How you load your kiln directly affects how evenly your work fires. A poorly loaded kiln results in cold spots, glaze defects, broken pieces, and damaged shelves. A well-loaded kiln fires evenly, protects your work, and extends the life of your shelves and elements. Loading a bisque fire and a glaze fire follow different rules — understanding both helps you get the most out of every firing.
Kiln Furniture: What You Need
- Kiln shelves — flat shelves that hold your work. Half shelves give more flexibility for odd-sized pieces and allow you to mix heights on the same level.
- Kiln posts — support shelves at different heights. Use the shortest posts possible for stability. Three posts per shelf is standard — more posts are needed for larger or heavier shelves.
- Kiln stilts — small pointed supports to raise pieces off shelves when glaze covers the base. Only use at low fire — at cone 6 and above stilts can fuse to the piece.
Kiln Wash: Why It Matters
Kiln wash prevents glaze drips from fusing pottery to shelves. Always coat the top surface of shelves — never the bottom. The standard recipe is 50% alumina hydrate and 50% EPK kaolin mixed to a thin cream. Apply two or three thin coats and let each dry before the next. Reapply wherever glaze drips have been scraped off. Check shelves before every glaze firing and touch up bare patches.
Loading a Bisque Fire
Bisque firing is far more flexible than glaze firing because there’s no molten glaze to fuse pieces together. Pieces can touch, be nested inside each other, and be stacked — which means you can fit significantly more work into a bisque firing than a glaze firing.
Standard Stacking
Bowls can be stacked rim-to-rim or nested foot-to-foot. Mugs can be placed upside down with the rim on the shelf and a second mug placed inside. Small pieces can be placed inside larger ones. The only caution is weight — don’t stack so heavily that lower pieces are crushed or deformed. Thin-walled or delicate pieces should not be stacked under heavy ones.
Tumble Stacking
Tumble stacking is a specific bisque loading method where pieces are laid on their sides — literally tumbled — and loaded in a dense, interlocking mass without kiln shelves. Mugs, bowls, and cylinders are placed on their sides and nested against each other in layers from the bottom of the kiln up. The kiln is packed densely with the pieces supporting each other, and firing proceeds normally.
This method dramatically increases the number of pieces you can fit in a bisque firing — sometimes two to three times the volume of a standard shelf-loaded bisque. It’s widely used in production studios and community kilns where bisque efficiency matters. The method works because bisque temperature is low enough that pieces don’t deform from their own weight when lying on their sides, and there’s no glaze to fuse them together.

▶ **Record set**:
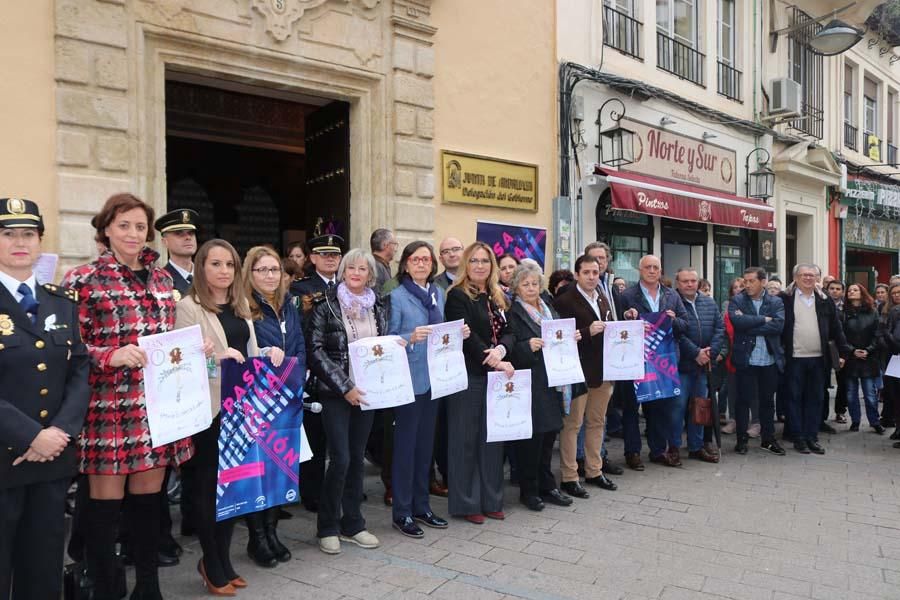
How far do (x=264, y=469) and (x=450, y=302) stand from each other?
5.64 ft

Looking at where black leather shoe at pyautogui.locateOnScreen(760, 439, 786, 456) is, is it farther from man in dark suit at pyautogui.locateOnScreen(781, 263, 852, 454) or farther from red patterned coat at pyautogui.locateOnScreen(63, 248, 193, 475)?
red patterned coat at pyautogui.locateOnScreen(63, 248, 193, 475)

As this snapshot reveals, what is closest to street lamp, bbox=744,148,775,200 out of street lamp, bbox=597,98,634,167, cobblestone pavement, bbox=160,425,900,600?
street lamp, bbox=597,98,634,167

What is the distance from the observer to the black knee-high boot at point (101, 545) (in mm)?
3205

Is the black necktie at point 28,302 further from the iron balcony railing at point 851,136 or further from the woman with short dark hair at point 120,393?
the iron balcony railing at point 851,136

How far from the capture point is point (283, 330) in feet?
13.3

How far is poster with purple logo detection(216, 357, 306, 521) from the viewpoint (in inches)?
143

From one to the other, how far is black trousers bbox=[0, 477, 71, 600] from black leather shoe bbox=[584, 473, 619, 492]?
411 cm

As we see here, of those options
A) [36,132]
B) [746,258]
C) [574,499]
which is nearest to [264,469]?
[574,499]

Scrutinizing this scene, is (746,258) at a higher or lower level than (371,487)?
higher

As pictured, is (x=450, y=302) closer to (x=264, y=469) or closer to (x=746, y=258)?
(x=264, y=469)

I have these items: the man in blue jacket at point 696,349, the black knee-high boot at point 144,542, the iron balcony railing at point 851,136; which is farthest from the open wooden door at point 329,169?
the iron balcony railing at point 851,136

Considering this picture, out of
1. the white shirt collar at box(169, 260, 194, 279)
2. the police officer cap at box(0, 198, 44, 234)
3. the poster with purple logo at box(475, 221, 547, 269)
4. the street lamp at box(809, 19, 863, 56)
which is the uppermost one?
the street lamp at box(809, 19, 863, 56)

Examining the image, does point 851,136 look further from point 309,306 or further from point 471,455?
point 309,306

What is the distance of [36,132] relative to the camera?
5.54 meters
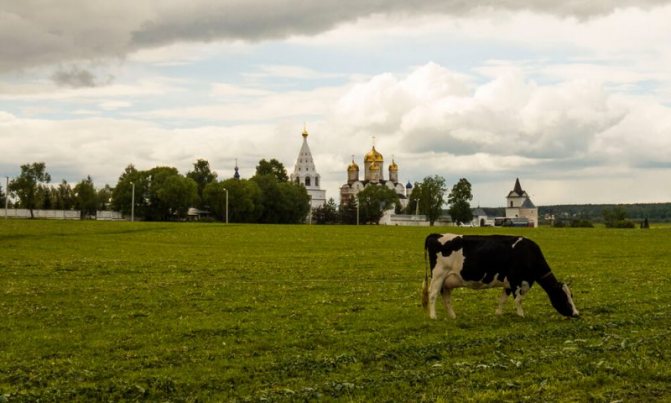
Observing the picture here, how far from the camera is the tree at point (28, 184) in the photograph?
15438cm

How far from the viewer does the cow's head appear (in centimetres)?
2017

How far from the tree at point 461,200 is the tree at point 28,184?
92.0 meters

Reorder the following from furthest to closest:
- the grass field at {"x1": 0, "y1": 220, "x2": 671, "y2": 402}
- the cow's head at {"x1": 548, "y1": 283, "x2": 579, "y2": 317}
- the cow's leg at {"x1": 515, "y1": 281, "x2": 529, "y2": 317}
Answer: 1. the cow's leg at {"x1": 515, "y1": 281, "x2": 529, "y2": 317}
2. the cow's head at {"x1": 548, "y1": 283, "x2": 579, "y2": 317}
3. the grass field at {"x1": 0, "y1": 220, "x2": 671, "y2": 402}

▶ **Required work**:
• 1. Answer these questions from the kiln-loading guide.
(a) How many posts per shelf is standard?
(b) What is the standard recipe for kiln wash?
(c) By how much can tumble stacking increase the volume of a bisque firing?
• 2. Retype the part of the kiln-loading guide starting with "Kiln Wash: Why" and going on through "a glaze firing.".

▶ **Solution list**:
• 1.
(a) Three posts per shelf.
(b) 50% alumina hydrate and 50% EPK kaolin, mixed to a thin cream.
(c) Sometimes two to three times the volume of a standard shelf-loaded bisque.

• 2.
Kiln Wash: Why It Matters
Kiln wash prevents glaze drips from fusing pottery to shelves. Always coat the top surface of shelves — never the bottom. The standard recipe is 50% alumina hydrate and 50% EPK kaolin mixed to a thin cream. Apply two or three thin coats and let each dry before the next. Reapply wherever glaze drips have been scraped off. Check shelves before every glaze firing and touch up bare patches.
Loading a Bisque Fire
Bisque firing is far more flexible than glaze firing because there’s no molten glaze to fuse pieces together. Pieces can touch, be nested inside each other, and be stacked — which means you can fit significantly more work into a bisque firing than a glaze firing.